To be done —
Gather every line of the listing below that contains the string "locateOnScreen" and copy each one in full.

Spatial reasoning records
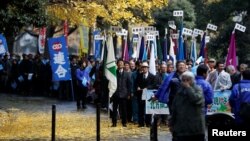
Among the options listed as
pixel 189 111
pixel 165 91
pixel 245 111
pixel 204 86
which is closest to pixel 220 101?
pixel 165 91

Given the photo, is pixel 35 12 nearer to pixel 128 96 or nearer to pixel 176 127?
pixel 128 96

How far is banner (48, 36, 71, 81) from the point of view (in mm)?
23734

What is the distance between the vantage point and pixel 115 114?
17.2 metres

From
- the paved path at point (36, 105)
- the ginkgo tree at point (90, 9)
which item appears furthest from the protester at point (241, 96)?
the ginkgo tree at point (90, 9)

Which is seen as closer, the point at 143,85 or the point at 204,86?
the point at 204,86

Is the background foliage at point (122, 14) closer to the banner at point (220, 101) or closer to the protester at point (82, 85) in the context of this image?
the protester at point (82, 85)

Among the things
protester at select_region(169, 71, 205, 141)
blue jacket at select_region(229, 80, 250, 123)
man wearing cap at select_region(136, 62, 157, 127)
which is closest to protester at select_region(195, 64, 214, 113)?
blue jacket at select_region(229, 80, 250, 123)

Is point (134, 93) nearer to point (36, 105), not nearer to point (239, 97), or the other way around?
point (239, 97)

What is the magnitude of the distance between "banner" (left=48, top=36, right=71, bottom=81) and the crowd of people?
0.57 meters

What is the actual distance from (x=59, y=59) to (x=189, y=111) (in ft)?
49.8

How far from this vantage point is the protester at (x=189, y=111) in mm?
9117

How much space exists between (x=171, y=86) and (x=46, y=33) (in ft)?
77.8

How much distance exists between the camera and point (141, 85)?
1719 cm

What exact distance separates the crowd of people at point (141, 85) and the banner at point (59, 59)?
575mm
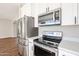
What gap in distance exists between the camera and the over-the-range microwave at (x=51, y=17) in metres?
1.59

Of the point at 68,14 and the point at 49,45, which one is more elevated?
the point at 68,14

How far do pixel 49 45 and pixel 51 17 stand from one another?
0.49m

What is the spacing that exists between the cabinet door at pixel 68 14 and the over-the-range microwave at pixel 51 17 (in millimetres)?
111

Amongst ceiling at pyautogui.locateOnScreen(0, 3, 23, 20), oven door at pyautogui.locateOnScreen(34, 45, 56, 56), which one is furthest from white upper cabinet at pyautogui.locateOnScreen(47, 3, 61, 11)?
oven door at pyautogui.locateOnScreen(34, 45, 56, 56)

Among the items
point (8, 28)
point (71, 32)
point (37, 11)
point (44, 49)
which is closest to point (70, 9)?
point (71, 32)

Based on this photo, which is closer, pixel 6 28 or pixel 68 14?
pixel 68 14

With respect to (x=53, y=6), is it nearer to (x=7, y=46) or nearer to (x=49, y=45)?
(x=49, y=45)

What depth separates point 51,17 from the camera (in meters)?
1.75

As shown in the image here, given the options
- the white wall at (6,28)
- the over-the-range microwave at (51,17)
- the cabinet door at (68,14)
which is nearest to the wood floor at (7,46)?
the white wall at (6,28)

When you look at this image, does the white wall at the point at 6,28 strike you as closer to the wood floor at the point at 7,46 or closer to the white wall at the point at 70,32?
the wood floor at the point at 7,46

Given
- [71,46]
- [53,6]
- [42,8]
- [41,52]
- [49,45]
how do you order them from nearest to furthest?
1. [71,46]
2. [49,45]
3. [41,52]
4. [53,6]
5. [42,8]

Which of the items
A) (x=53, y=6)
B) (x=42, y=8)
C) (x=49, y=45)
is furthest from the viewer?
(x=42, y=8)

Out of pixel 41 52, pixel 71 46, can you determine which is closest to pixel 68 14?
pixel 71 46

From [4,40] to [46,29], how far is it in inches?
30.4
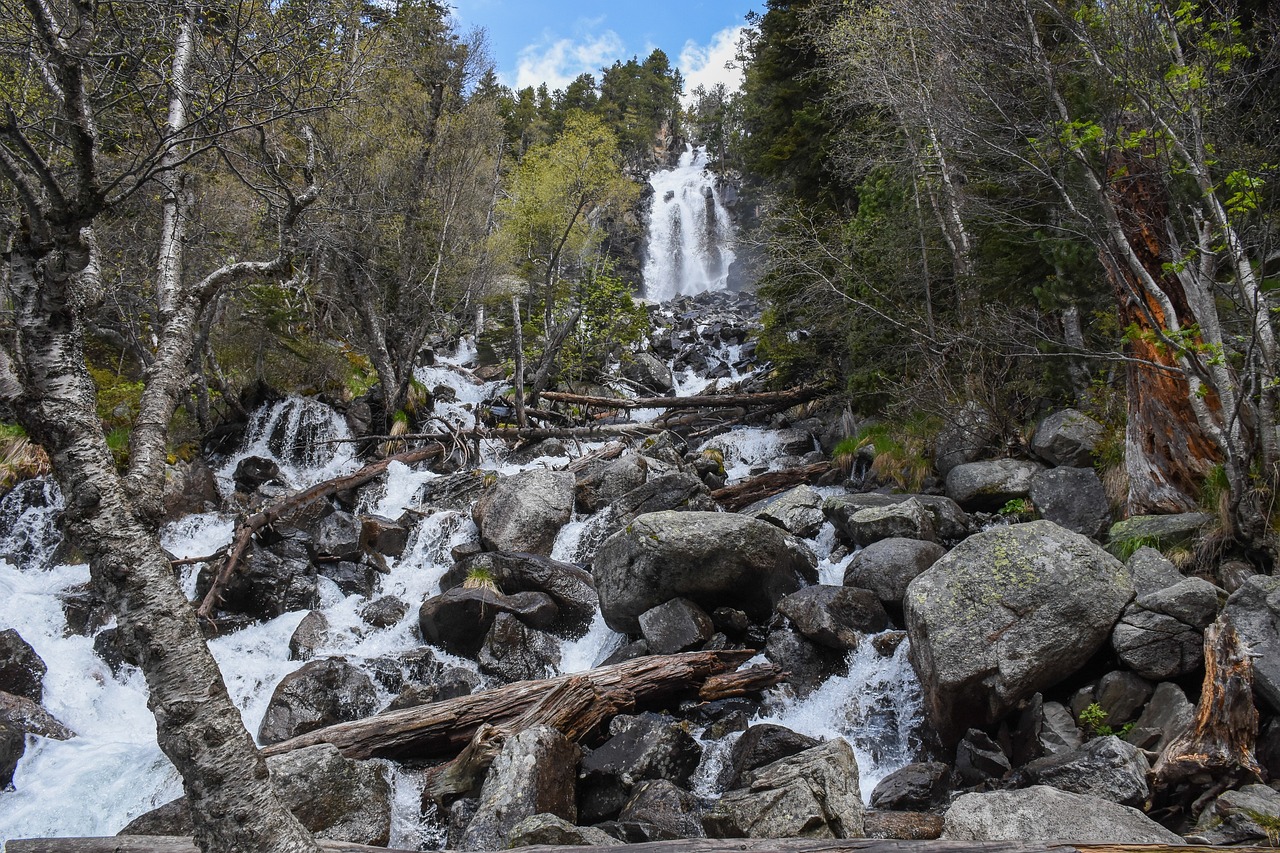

Answer to the problem —
Amongst ceiling at pyautogui.locateOnScreen(0, 3, 23, 20), oven door at pyautogui.locateOnScreen(34, 45, 56, 56), which one is furthest from white upper cabinet at pyautogui.locateOnScreen(47, 3, 61, 11)?
oven door at pyautogui.locateOnScreen(34, 45, 56, 56)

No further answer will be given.